Behind the fragmented jigsaw puzzle of his life lurks a gigantic figure: that of a “Babelian” oeuvre encompassing all the layers of human existence. This œuvre is both his reason (we could say a “reasoned film” as we would say a “reasoned catalogue”) and his insanity. In a frenzied speech - the amount of irony of which would be impossible to rate - Lehman states that “Nobody listens to or hears him, though he is saying important things.” His delusion of persecution leads him to perceive his camera as a “straightjacket.” Ultimately, is he a hero fighting for his freedom or a burlesque character playing with words?

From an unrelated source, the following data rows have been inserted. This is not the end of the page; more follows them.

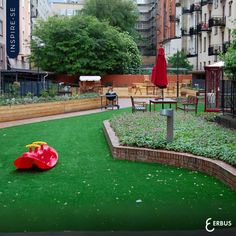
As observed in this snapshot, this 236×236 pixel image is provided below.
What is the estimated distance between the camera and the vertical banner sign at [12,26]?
88.1 feet

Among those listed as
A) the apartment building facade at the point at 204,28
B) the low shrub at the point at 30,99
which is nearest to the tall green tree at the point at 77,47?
the apartment building facade at the point at 204,28

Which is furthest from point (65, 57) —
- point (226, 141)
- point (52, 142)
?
point (226, 141)

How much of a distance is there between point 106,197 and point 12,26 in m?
22.1

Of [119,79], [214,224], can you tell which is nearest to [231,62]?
[214,224]

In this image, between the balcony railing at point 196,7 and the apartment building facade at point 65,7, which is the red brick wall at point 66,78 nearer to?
the balcony railing at point 196,7

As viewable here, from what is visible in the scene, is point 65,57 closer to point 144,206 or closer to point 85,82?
point 85,82

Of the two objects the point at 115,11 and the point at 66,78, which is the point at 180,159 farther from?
the point at 115,11

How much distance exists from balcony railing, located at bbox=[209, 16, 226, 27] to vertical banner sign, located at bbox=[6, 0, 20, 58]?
76.2ft

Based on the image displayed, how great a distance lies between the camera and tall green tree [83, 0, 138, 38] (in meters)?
62.9

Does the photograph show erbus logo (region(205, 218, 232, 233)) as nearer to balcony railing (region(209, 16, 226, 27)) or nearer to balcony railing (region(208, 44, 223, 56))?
balcony railing (region(209, 16, 226, 27))

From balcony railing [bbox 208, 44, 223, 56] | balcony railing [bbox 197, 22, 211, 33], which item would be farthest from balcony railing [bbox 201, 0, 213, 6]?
balcony railing [bbox 208, 44, 223, 56]

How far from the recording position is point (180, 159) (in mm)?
9375

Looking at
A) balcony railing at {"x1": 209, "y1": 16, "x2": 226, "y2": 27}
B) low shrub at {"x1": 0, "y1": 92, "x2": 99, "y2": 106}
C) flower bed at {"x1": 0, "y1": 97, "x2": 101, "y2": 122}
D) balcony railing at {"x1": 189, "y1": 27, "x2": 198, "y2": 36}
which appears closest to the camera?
flower bed at {"x1": 0, "y1": 97, "x2": 101, "y2": 122}

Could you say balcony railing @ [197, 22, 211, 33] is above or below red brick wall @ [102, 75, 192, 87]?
above
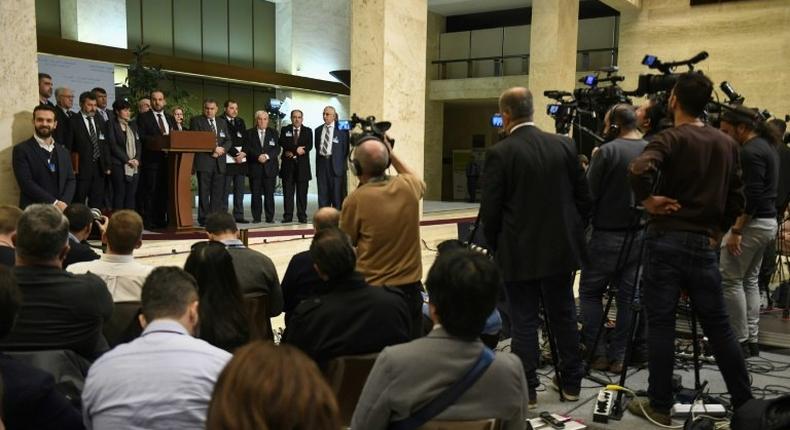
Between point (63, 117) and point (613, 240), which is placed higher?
point (63, 117)

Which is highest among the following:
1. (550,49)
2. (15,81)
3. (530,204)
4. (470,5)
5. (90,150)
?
(470,5)

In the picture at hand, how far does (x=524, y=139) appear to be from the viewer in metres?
3.14

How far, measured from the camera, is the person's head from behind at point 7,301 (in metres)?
1.78

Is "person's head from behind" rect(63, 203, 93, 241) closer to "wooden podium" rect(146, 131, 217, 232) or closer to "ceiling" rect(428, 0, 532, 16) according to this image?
"wooden podium" rect(146, 131, 217, 232)

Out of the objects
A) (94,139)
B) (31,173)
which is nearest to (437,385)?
(31,173)

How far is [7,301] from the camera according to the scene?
179 centimetres

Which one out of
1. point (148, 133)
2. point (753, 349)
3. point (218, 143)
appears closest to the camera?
point (753, 349)

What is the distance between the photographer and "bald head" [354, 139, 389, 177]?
3430 mm

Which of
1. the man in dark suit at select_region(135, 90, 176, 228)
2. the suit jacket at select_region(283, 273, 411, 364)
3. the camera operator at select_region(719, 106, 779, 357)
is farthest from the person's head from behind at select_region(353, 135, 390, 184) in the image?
the man in dark suit at select_region(135, 90, 176, 228)

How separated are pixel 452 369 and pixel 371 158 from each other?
1862 mm

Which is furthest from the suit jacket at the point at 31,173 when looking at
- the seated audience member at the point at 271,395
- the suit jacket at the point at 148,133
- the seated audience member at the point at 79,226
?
the seated audience member at the point at 271,395

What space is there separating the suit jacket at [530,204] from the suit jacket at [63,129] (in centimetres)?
488

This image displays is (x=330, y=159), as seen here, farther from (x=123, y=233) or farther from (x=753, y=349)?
(x=123, y=233)

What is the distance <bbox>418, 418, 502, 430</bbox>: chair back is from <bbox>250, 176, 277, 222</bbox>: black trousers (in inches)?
282
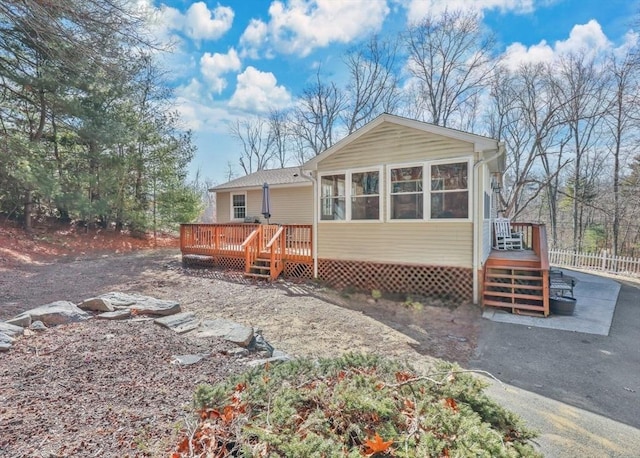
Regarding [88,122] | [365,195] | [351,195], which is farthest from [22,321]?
[88,122]

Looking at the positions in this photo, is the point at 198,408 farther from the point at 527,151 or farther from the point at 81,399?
the point at 527,151

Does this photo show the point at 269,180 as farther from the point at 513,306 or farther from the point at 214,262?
the point at 513,306

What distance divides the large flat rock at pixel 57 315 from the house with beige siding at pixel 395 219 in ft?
14.8

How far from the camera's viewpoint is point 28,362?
9.70ft

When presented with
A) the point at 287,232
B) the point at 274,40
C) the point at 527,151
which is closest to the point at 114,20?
the point at 287,232

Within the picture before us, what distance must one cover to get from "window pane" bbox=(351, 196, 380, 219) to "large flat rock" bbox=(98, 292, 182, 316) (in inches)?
177

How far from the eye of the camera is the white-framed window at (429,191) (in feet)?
22.2

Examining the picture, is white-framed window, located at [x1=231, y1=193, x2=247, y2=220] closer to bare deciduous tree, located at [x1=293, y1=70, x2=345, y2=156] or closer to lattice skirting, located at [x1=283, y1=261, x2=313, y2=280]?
lattice skirting, located at [x1=283, y1=261, x2=313, y2=280]

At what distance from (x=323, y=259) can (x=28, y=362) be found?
613cm

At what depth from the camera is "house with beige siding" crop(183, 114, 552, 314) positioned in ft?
22.1

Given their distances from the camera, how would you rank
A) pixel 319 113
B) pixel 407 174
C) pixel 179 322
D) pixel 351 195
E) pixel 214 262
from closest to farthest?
pixel 179 322 → pixel 407 174 → pixel 351 195 → pixel 214 262 → pixel 319 113

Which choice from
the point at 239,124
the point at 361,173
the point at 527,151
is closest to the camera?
the point at 361,173

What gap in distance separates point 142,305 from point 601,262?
15.5 meters

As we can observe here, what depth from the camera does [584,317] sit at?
6.03 metres
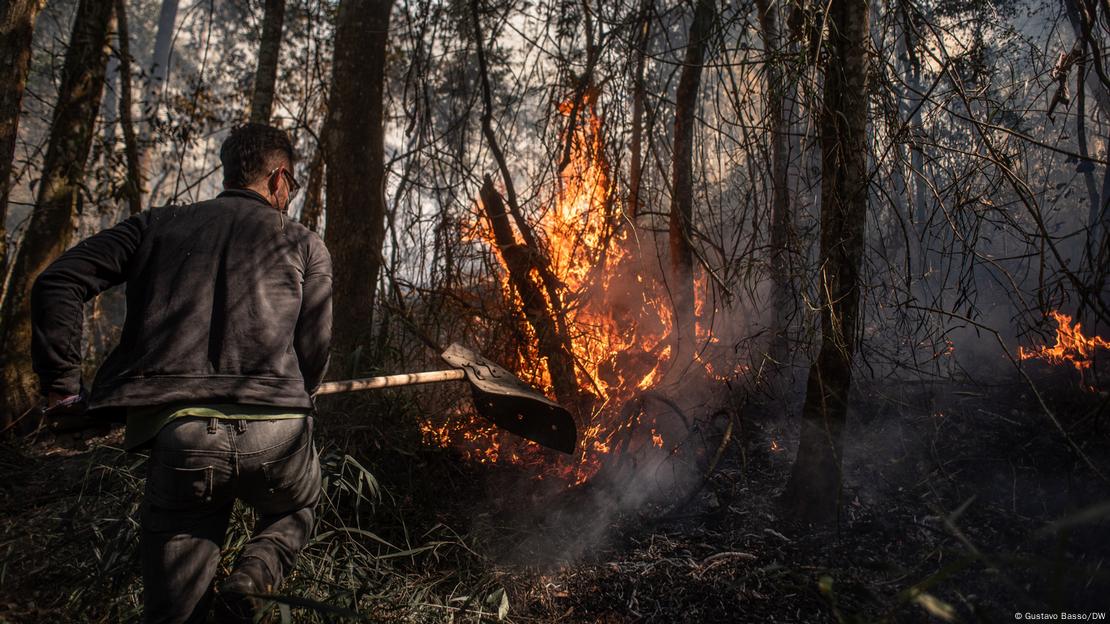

There is no question that he plays with images by repeating them, inserting echoes and strange coincidences into his visual narratives. A color shot of a naked woman in a bathtub is followed by a black-and-white photo of a naked woman in a brook (Histoire de ma vie racontée par mes photographies). The picture moves, carried away by a miraculous gust of wind: this is one of the techniques used by Lehman to give life to objects that would seem inanimate to a neophyte, but which are, to him, a “second skin,” a framework with a pulse that can go wild and turn into storm. In the field of motion pictures, the wind is capricious and correspondences are lifted up, soar, and surge like menacing waves. In Babel (his 1991 river-film) there is something reminiscent of the Atlantide: a kingdom that is underground (inner), immersed (already passed but reconstructed on the screen), vast (terrain for multiple and interconnected encounters), majestic and decayed (rich and poor).
Utterly self-sufficient, Lehman has developed his own cinematic system, like a lonesome cowboy. Indeed, if you wish to see his work you just need to give the “maker of films” a call or to snatch him on the streets of Brussels (every inhabitant will confirm that he is the guy you always meet by chance) to set up a private screening in your home without any high-tech device. Just rent a video-projector and Lehman will show up to meet you and introduce you to his works. These private screenings are pervaded with both the atmosphere of a Rivettian conspiracy and a feeling of precariousness. Ripped violently from the void, his films are thrilled to have found the light, to have persevered along a steep, rough, and almost hostile path, fighting against mainstream, consumer-oriented multiplex films. Each shot lasts a long time, hesitating to come to an end, knowing it might be the last (the threat, uttered by Lehman himself, not to make films anymore looms over his entire work). The viewer embraces this state of emergency that finally makes it possible to restore a present and a presence; the craftsman has managed to shield his cinema from the gilded temptations of the Romanesque. And, in a very humble way, Lehman invites us to witness this victory. This is an improvised and nomadic victory without annexed territories or trophies. But it has revived the frantic desire to practice metaphysics through image and sound, within an obstacle course of unexpected challenges and utopias (the Ideal Film as a Radiant City). Thus, the assessment turns into a labor of love, an archeological dig looking for clues, having sped up time, in search of ordinary and extraordinary instances which jerk the filmmaker back and forth between his scientific urge to archive and his desire for strong, tangible embodiments and visual metaphors, going as far as considering making love to a roll of film! Through cinema, Lehman has saved that which others have saved only by resorting to mysticism: the Whole of a passionate tangent where the digressions of others become the fictional elements of your own reconciliation with reality.